By Carissa Woytach on The Chronicle-Telegram
Mar 10, 2025 1:00 AM
LORAIN — The Lorain Metropolitan Housing Authority is not waiting for federal funds to start building affordable housing on the city’s south side, its leadership said.
LMHA, alongside its contracted developer TFG Housing Resources, plans to transform the former Whittier and Lowell school sites into 75 rental units dubbed the Oakwood Park development.
The former Whittier Middle School, near East 32nd Street and Seneca Avenue, housed students for more than 80 years until it was demolished in 2012. Lowell Elementary, near East 32nd and Clinton Avenue, opened in the mid 1960s and was demolished in 2015.
Those parcels have remained vacant — though LMHA is not the first to look at bringing housing to the site.
In 2020 local developer Jon Veard announced plans for Oakwood Park Estates, 37 single-family, market-rate homes stretching between where the two schools once stood. His development company, Oakwood Park Development LLC, still owns the land, though LMHA is in talks to acquire it.
The space abuts Oakwood Park to the east.
While Veard’s project never came to fruition, LMHA began considering the site as part of its Choice Neighborhood Planning Grant initiative, dubbed the Southside Gateway project, which stretches from East 28th to East 36th Street between Broadway and Grove Avenue.
The Choice Neighborhood Planning Grant initiative focuses on revamping Southside Gardens, an aging LMHA property at East 30th and Vine Avenue, while bringing additional mixed-income rental and owner-occupied housing to the area.
To help fund that redevelopment, LMHA and TFG Housing Resources have applied for a competitive 9 percent low-income housing tax credit to the Ohio Housing Finance Agency.
The Low-Income Housing Tax Credit, or LIHTC program, helps fund the construction and rehabilitation of affordable rental housing through a reduction in federal tax liability to investors.
Recipients of the tax credit receive annual allotments, generally over 10 years, and LIHTC properties must house low-income tenants for at least 30 years, according to the Ohio Finance Agency’s website.
The tax credits help build the physical properties, Carlin explained, but it does not subsidize any rent.
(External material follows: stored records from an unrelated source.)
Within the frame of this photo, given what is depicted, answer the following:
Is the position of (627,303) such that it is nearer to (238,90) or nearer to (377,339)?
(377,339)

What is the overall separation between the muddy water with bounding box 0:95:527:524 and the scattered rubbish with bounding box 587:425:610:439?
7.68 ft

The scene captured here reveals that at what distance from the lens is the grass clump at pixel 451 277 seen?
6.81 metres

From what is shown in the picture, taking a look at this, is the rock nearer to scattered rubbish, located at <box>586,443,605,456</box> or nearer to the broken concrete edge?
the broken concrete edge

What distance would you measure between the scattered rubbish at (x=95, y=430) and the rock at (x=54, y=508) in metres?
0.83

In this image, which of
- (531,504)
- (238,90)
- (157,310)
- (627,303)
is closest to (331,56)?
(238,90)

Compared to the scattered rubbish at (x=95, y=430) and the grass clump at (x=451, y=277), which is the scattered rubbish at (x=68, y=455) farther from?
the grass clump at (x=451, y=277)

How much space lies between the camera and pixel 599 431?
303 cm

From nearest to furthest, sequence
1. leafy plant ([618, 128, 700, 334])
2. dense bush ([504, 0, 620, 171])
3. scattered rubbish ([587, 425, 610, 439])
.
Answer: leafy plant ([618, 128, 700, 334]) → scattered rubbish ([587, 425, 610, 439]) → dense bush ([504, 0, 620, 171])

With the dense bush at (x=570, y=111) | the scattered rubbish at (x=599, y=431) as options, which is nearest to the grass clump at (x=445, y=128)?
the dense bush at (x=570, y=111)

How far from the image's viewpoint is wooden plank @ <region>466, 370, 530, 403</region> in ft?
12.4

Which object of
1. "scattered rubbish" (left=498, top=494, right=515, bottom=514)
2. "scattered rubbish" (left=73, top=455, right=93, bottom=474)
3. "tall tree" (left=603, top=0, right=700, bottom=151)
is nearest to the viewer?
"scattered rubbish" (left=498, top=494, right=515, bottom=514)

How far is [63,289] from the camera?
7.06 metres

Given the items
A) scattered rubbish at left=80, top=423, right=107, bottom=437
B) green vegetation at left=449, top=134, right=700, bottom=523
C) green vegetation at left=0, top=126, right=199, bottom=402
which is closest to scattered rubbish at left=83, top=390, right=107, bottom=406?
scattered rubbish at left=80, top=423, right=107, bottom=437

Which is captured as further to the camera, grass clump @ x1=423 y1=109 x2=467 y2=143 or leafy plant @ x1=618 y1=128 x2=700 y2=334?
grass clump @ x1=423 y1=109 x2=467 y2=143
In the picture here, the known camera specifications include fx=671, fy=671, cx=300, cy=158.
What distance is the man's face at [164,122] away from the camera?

“We will be bringing mixed-income housing that provides not only affordable housing, but workforce and market-rate (units) as well,” Carlin said.
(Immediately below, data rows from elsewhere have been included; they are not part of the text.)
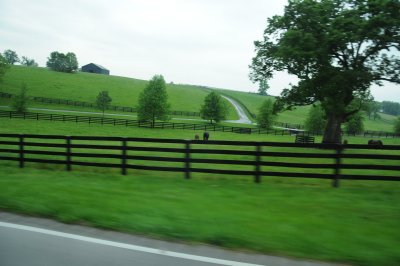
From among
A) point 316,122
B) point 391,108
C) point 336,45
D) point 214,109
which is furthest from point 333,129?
point 391,108

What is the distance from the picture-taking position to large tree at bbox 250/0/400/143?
66.4ft

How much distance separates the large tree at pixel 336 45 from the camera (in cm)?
2023

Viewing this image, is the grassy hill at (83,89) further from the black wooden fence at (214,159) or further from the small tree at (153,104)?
the black wooden fence at (214,159)

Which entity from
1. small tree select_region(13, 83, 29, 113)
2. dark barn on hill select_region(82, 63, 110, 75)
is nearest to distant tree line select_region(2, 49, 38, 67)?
dark barn on hill select_region(82, 63, 110, 75)

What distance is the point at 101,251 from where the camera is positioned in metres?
4.36

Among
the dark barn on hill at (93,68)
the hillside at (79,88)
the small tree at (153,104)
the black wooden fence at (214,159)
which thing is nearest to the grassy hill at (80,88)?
the hillside at (79,88)

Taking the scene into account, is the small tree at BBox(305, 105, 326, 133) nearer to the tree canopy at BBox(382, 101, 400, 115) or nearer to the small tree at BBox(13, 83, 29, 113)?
the small tree at BBox(13, 83, 29, 113)

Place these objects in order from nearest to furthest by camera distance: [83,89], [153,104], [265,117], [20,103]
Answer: [20,103] → [153,104] → [265,117] → [83,89]

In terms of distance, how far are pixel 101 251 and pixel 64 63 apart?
440ft

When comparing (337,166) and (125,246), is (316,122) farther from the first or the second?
(125,246)

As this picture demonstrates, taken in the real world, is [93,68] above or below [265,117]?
above

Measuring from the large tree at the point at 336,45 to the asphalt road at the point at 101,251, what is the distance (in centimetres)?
1897

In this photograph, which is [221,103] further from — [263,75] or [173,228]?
[173,228]

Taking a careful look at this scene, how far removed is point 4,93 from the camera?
7200cm
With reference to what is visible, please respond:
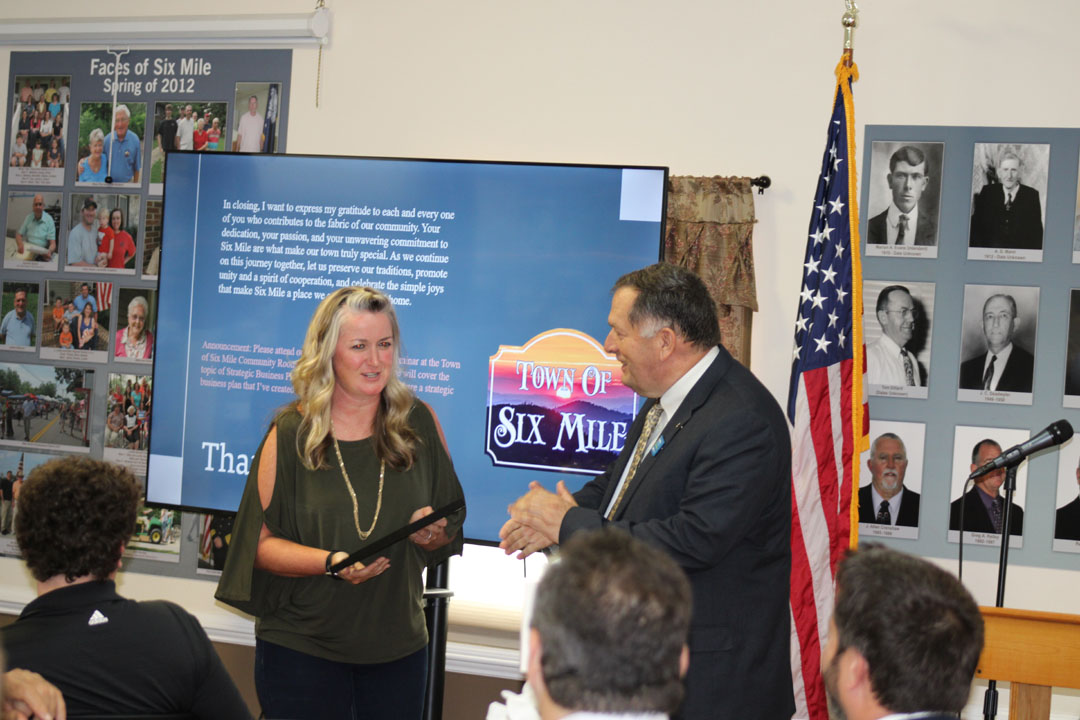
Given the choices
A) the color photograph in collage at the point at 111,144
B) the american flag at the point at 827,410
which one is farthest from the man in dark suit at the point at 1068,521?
the color photograph in collage at the point at 111,144

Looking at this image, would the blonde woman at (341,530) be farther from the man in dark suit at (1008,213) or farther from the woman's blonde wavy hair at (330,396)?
the man in dark suit at (1008,213)

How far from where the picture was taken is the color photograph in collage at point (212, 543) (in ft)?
13.6

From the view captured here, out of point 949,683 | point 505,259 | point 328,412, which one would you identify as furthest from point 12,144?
point 949,683

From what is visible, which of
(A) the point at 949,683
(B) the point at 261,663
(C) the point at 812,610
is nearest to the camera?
(A) the point at 949,683

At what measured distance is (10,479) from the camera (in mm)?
4363

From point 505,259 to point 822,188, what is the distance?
1.17 meters

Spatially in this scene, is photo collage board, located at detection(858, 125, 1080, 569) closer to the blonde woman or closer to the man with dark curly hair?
the blonde woman

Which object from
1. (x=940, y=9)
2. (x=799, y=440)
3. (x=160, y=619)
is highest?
(x=940, y=9)

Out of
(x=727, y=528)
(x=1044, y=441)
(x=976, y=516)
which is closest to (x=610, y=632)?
(x=727, y=528)

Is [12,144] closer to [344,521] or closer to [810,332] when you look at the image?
[344,521]

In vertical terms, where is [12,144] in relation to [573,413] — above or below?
above

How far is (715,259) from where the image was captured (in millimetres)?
3646

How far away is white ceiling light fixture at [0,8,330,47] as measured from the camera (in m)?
4.03

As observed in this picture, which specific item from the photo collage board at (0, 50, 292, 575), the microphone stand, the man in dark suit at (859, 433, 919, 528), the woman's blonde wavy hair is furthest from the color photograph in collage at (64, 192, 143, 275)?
the microphone stand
That workforce housing hopes to dovetail with developments Mayor Jack Bradley hinted at during his state of the city address Feb. 26. During his speech, Bradley said investors were looking at the former Republic Steel and National Gypsum sites.
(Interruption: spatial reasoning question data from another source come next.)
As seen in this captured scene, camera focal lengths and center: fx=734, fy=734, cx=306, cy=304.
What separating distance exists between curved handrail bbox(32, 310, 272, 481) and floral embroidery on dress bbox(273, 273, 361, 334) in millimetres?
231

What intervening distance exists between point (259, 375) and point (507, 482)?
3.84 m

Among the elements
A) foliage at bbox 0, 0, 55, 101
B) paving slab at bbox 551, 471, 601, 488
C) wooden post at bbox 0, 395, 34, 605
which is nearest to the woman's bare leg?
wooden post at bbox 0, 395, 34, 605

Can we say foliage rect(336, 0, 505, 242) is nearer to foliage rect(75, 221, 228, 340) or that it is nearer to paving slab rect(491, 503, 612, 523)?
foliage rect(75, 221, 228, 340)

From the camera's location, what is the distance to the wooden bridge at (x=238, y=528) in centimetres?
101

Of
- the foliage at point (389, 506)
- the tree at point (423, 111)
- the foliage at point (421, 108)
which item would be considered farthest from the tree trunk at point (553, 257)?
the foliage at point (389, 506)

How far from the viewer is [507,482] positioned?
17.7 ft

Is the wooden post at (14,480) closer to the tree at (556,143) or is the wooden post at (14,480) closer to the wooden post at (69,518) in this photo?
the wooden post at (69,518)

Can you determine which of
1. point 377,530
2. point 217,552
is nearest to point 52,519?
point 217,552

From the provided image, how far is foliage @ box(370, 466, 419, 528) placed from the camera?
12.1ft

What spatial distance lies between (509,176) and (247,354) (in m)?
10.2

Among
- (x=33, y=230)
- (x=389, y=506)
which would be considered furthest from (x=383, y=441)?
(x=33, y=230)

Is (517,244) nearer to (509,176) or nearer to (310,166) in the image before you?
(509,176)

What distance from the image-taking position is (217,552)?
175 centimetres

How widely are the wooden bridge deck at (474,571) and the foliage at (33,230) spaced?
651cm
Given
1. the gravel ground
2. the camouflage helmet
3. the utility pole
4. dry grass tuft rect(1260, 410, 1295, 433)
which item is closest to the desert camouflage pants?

Republic Steel, one of two hulking steel mills spread across East 28th Street, has been idled since 2016. National Gypsum, on the east side, shuttered in 2008.
The proposed project on the old school sites is the first phase of the Southside Gateway project, and will be the first new housing built on the city’s south side in decades.
The Whittier and Lowell project will blend in with the architecture of the surrounding neighborhood, LMHA officials said.
Not far from it is the early action activity that recently broke ground near Southside Gardens as part of the Choice Neighborhood Initiative grant application.
In late February, LMHA and city officials put shovels in the ground to mark the start of the “transformation” for South Lorain with a new $1.3 million South Lorain Community Park beside Southside Gardens.
Southside Gardens is at the heart of the Community Neighborhood Initiative and the Southside Gateway project. Its 111 low-income housing units will eventually be replaced one to one. At the same time, the neighborhood will see the addition of market rate and affordable rental and owner-occupied spaces like the Whittier development.
Lorain Planning and Zoning Administrator Evelisse Atkinson said the properties identified in the Southside Gateway Project have been rezoned to mixed use, which allow for multi-family housing as well as single-family, duplexes and small businesses with apartments on upper floors.
The development at the old Whittier and Lowell sites still needs to secure the Planning Commission and City Council’s approval to move forward.
LMHA is waiting for the application window to open for a $40 milliom to $50 million implementation grant from the U.S. Department of Housing and Urban Development, Carlin said, which will fund redevelopments throughout the southside.
LMHA was awarded a $500,000 Choice Neighborhood Planning Grant in late 2022 to help come up with the plan.